* [What you should do] State how many lines of the records contain the string "pole", and reply with that number only.

* [Entries supplied]
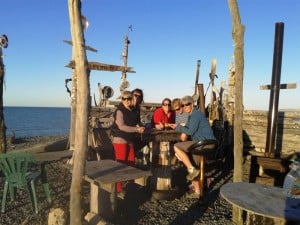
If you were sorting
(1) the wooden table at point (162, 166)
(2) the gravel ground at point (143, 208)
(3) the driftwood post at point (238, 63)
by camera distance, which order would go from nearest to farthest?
(3) the driftwood post at point (238, 63), (2) the gravel ground at point (143, 208), (1) the wooden table at point (162, 166)

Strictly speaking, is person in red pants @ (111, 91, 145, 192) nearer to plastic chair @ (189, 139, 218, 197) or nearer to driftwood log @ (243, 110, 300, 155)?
plastic chair @ (189, 139, 218, 197)

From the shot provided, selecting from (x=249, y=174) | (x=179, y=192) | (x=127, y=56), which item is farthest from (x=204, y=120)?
(x=127, y=56)

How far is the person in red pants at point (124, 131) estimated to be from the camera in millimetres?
6648

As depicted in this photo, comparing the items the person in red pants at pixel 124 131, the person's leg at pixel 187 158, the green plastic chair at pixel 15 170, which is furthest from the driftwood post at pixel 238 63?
the green plastic chair at pixel 15 170

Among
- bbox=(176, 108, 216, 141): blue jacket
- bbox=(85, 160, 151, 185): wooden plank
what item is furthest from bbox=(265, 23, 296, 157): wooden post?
bbox=(85, 160, 151, 185): wooden plank

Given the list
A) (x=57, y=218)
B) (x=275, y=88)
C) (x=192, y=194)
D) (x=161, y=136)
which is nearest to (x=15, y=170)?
(x=57, y=218)

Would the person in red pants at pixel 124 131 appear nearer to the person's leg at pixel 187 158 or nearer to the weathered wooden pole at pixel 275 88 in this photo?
the person's leg at pixel 187 158

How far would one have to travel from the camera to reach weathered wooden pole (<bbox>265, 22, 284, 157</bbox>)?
7668 mm

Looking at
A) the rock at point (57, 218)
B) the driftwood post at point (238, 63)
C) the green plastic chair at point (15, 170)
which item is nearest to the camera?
the rock at point (57, 218)

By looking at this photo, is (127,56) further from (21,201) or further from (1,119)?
(21,201)

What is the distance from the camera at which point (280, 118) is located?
897 cm

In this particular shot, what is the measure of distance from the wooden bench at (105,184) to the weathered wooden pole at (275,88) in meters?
3.96

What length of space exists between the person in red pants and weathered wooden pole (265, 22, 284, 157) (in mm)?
3393

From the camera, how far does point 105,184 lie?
15.8ft
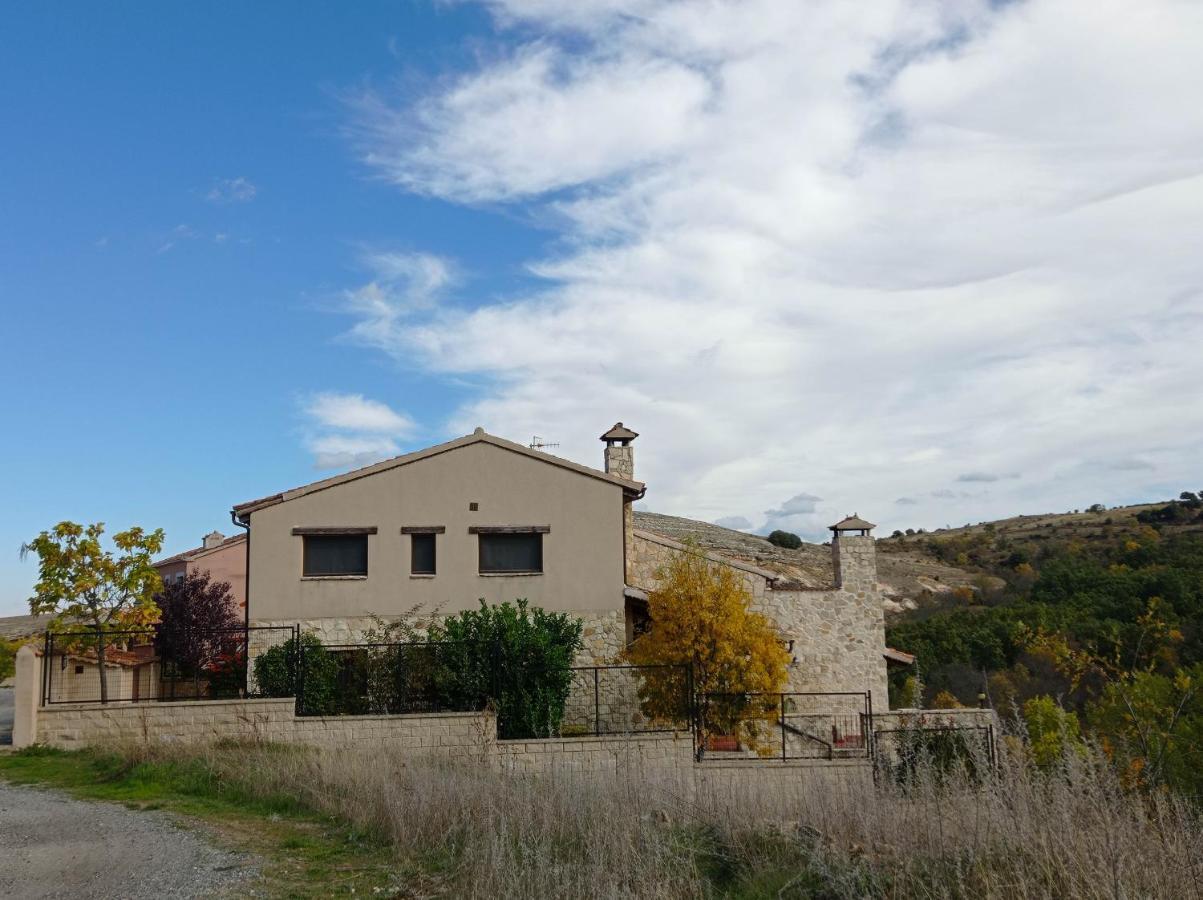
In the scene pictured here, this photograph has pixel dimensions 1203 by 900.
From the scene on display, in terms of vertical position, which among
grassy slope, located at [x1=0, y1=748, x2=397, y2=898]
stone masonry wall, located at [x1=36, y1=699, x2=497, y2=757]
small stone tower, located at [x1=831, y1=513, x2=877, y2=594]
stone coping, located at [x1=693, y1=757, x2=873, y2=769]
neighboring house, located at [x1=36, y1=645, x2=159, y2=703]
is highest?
small stone tower, located at [x1=831, y1=513, x2=877, y2=594]

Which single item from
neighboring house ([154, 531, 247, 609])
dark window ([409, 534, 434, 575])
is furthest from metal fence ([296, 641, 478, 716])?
neighboring house ([154, 531, 247, 609])

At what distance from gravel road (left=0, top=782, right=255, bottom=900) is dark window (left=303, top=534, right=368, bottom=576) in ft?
33.6

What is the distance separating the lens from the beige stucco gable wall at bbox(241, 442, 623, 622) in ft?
72.9

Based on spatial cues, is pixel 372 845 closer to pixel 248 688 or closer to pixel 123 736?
pixel 123 736

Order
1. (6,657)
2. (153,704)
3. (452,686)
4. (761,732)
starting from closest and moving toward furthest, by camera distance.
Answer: (153,704)
(452,686)
(761,732)
(6,657)

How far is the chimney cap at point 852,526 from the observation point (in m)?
24.0

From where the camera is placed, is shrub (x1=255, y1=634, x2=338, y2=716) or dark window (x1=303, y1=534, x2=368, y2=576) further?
dark window (x1=303, y1=534, x2=368, y2=576)

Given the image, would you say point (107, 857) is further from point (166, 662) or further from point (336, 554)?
point (336, 554)

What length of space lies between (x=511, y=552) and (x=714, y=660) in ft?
18.4

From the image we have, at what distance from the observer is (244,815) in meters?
12.0

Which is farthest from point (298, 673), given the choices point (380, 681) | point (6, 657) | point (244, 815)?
point (6, 657)

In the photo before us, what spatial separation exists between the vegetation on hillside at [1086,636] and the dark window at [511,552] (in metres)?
8.30

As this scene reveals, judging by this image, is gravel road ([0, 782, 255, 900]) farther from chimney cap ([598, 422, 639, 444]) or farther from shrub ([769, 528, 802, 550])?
shrub ([769, 528, 802, 550])

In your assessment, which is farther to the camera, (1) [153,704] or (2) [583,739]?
(2) [583,739]
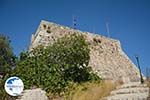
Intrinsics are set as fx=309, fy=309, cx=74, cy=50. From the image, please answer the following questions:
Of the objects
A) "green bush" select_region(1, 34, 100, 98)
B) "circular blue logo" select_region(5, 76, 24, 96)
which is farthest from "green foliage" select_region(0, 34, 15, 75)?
"circular blue logo" select_region(5, 76, 24, 96)

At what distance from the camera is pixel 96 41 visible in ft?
82.4

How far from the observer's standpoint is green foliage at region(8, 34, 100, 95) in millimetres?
16062

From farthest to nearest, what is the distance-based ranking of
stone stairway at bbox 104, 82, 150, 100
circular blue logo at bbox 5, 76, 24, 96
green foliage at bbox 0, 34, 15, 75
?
green foliage at bbox 0, 34, 15, 75 → stone stairway at bbox 104, 82, 150, 100 → circular blue logo at bbox 5, 76, 24, 96

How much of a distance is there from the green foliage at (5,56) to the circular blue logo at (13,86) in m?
6.71

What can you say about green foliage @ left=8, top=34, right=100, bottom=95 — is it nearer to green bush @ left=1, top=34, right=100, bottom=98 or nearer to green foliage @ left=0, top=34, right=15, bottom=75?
green bush @ left=1, top=34, right=100, bottom=98

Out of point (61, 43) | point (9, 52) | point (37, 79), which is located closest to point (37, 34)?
point (9, 52)

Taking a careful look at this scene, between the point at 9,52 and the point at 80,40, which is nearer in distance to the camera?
the point at 80,40

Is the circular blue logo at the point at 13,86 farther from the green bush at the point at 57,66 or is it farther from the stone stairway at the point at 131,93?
the green bush at the point at 57,66

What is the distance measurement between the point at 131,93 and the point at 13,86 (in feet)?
15.3

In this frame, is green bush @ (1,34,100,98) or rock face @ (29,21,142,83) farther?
rock face @ (29,21,142,83)

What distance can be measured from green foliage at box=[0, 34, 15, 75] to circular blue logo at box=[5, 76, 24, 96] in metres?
6.71

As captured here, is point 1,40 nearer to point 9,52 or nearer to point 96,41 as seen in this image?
point 9,52

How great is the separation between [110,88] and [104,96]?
106cm

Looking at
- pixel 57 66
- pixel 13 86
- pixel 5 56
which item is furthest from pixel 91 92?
pixel 5 56
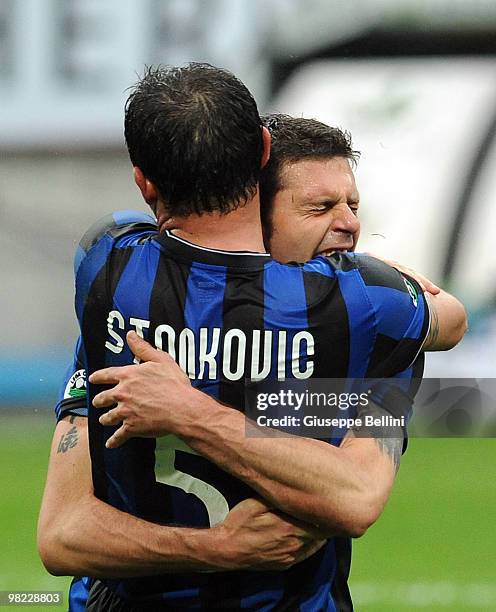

* [Answer to this task] 4